Colorado transit authority’s natural gas-powered buses conquer high terrain, perform in sub-zero temperatures
The Roaring Fork Transit Authority (RFTA) and its VelociRFTA Bus Rapid Transit (BRT) program, which provides daily commuter bus service from Aspen, to Glenwood Springs, to Rifle, Colorado, is no stranger to operational challenges. In fact, the VelociRFTA BRT covers one of the most severe regions in the country, with buses challenged by steep ascents, altitudes close to 8,000 feet, and extreme winter temperatures nearly four months out of the year.
A new case study from the National Renewable Energy Laboratory, Developing a Natural Gas-Powered Bus Rapid Transit Service, examines how RFTA—the second-largest public transit system in Colorado—made the decision in 2013 to implement the nation’s first natural gas-powered rural bus rapid transit system. Now nearly two and a half years later, RFTA’s 22 compressed natural gas (CNG) buses have driven more than 3 million miles—a testament to the dependability of CNG in the transit industry and harsh conditions.

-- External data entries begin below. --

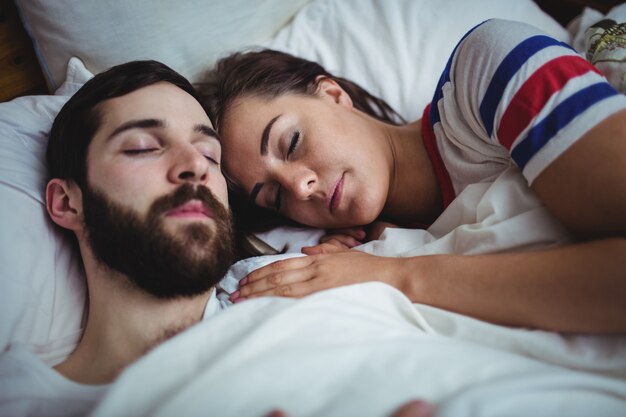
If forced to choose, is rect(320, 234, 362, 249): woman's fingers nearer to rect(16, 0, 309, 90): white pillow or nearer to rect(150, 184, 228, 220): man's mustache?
rect(150, 184, 228, 220): man's mustache

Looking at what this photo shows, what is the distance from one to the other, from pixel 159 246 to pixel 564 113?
0.75 meters

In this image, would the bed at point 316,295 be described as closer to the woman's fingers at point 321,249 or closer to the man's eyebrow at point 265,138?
the woman's fingers at point 321,249

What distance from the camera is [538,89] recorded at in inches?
33.0

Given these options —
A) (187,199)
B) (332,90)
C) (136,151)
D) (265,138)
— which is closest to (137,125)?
(136,151)

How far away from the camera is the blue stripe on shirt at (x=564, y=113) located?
79cm

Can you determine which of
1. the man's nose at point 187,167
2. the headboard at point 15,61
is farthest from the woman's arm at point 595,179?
the headboard at point 15,61

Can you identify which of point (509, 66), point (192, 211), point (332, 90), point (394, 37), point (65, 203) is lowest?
point (65, 203)

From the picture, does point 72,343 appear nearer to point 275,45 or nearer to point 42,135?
point 42,135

Developing a Natural Gas-Powered Bus Rapid Transit Service details the lessons learned from RFTA’s experience of investigating—and ultimately choosing—CNG for their new BRT program and focuses on the unique environment of RFTA’s BRT application. The case study also details the decision process to include CNG fueling in the project. In addition, it describes operational challenges and highlights how the agency garnered a positive public perception. Finally, the paper outlines the costs for CNG against competing fuels and explains the considerations for indoor fueling facilities and project funding.